TO BE DONE — Beginning at the line that contains "Given the choices", transcribe the remaining lines of the listing exactly; include the final line and omit everything before.

* BEGIN PROVIDED ENTRIES *

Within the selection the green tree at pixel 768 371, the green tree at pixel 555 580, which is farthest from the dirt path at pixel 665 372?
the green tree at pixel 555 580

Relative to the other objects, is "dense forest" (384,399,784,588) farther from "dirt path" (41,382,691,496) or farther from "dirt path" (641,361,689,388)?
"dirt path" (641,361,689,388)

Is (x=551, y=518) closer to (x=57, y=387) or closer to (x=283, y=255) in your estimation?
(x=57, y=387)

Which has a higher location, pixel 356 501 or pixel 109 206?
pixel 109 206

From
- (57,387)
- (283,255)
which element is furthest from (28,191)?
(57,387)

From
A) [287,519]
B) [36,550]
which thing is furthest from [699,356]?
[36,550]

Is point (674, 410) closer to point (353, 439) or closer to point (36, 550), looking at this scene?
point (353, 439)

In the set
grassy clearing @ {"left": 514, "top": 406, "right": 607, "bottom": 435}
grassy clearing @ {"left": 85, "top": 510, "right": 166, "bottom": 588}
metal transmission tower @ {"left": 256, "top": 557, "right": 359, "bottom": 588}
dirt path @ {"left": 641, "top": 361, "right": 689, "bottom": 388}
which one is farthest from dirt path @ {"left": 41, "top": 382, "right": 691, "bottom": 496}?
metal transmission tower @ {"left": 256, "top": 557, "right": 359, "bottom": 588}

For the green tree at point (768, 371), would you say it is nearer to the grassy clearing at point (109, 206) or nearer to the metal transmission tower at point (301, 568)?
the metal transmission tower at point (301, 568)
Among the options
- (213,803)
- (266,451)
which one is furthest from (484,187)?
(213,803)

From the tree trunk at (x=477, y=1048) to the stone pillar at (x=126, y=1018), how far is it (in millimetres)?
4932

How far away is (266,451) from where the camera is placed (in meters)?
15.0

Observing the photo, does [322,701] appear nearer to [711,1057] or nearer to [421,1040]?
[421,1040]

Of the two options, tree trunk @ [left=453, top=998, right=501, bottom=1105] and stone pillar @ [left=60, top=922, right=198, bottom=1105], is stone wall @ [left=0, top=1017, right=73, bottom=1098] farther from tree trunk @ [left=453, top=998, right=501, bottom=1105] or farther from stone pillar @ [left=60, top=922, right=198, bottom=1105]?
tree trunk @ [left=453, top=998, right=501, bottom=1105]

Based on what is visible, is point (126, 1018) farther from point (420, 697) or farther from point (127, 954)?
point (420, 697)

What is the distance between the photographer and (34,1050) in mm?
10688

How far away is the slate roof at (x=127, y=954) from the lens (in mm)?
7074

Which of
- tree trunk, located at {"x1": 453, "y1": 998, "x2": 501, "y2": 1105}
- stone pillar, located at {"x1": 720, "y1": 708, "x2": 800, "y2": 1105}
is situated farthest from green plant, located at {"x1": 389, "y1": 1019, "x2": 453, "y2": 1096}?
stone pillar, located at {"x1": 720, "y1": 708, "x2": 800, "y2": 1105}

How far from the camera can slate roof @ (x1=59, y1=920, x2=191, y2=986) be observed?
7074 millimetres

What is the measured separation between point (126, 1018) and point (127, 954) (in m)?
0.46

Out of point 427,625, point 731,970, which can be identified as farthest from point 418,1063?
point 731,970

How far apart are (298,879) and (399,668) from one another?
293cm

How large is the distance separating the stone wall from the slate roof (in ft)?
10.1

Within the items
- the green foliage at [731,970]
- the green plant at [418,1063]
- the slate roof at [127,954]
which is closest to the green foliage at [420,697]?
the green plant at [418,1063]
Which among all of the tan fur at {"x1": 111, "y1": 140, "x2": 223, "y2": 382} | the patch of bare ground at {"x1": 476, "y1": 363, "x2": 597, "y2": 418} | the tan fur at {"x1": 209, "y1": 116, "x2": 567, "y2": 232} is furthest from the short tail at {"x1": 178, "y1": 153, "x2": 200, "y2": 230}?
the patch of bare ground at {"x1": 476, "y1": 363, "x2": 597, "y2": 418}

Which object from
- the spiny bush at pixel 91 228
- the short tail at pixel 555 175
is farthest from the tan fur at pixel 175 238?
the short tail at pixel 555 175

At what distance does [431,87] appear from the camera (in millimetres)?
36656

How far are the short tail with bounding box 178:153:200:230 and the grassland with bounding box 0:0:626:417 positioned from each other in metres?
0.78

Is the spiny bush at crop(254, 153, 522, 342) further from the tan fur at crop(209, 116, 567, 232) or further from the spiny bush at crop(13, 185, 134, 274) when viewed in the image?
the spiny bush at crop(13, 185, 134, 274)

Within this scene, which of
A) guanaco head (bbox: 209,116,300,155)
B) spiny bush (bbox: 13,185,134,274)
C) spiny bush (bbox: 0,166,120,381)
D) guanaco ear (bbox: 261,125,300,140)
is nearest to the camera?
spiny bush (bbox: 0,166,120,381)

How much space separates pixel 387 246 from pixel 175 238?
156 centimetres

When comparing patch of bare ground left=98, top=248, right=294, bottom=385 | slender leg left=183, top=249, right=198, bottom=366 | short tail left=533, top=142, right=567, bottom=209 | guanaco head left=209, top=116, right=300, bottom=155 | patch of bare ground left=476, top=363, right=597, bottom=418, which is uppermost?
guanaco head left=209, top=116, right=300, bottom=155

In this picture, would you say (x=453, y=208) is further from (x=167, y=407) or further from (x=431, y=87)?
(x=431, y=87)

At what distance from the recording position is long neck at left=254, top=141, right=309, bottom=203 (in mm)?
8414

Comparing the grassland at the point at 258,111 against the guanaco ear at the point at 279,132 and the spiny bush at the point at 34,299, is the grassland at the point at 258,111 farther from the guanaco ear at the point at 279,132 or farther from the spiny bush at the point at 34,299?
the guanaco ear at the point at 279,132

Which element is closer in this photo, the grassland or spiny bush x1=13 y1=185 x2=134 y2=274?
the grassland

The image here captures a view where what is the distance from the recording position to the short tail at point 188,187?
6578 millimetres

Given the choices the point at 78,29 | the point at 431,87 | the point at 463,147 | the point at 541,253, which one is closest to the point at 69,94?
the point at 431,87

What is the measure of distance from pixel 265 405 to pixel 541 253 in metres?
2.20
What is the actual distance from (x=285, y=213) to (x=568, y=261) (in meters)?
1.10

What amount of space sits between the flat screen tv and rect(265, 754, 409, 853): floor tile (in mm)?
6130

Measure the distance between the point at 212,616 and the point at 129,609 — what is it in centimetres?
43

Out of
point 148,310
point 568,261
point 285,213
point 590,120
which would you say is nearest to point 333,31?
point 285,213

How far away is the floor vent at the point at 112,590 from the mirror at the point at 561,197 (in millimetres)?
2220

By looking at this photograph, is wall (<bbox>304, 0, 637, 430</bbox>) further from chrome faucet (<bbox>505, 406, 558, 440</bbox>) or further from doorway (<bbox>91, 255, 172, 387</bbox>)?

* END PROVIDED ENTRIES *

TASK OUTPUT —
Given the choices the point at 78,29 | the point at 431,87 | the point at 463,147 | the point at 541,253, which one is closest to the point at 69,94?
the point at 431,87

What is the measure of distance from pixel 265 405 to pixel 541 253 in metres?
2.20
What is the actual distance from (x=285, y=213) to (x=568, y=261) (in meters)?
1.10

What amount of space sits between the flat screen tv and rect(265, 754, 409, 853): floor tile (in mm)?
6130

Measure the distance between the point at 212,616 and the point at 129,609 — what is it in centimetres?
43

Out of
point 148,310
point 568,261
point 285,213
point 590,120
which would you say is nearest to point 333,31?
point 285,213

How far away is the floor vent at the point at 112,590 from the mirror at the point at 561,197 (in millimetres)?
2220

By looking at this photograph, is wall (<bbox>304, 0, 637, 430</bbox>) further from chrome faucet (<bbox>505, 406, 558, 440</bbox>) or further from doorway (<bbox>91, 255, 172, 387</bbox>)?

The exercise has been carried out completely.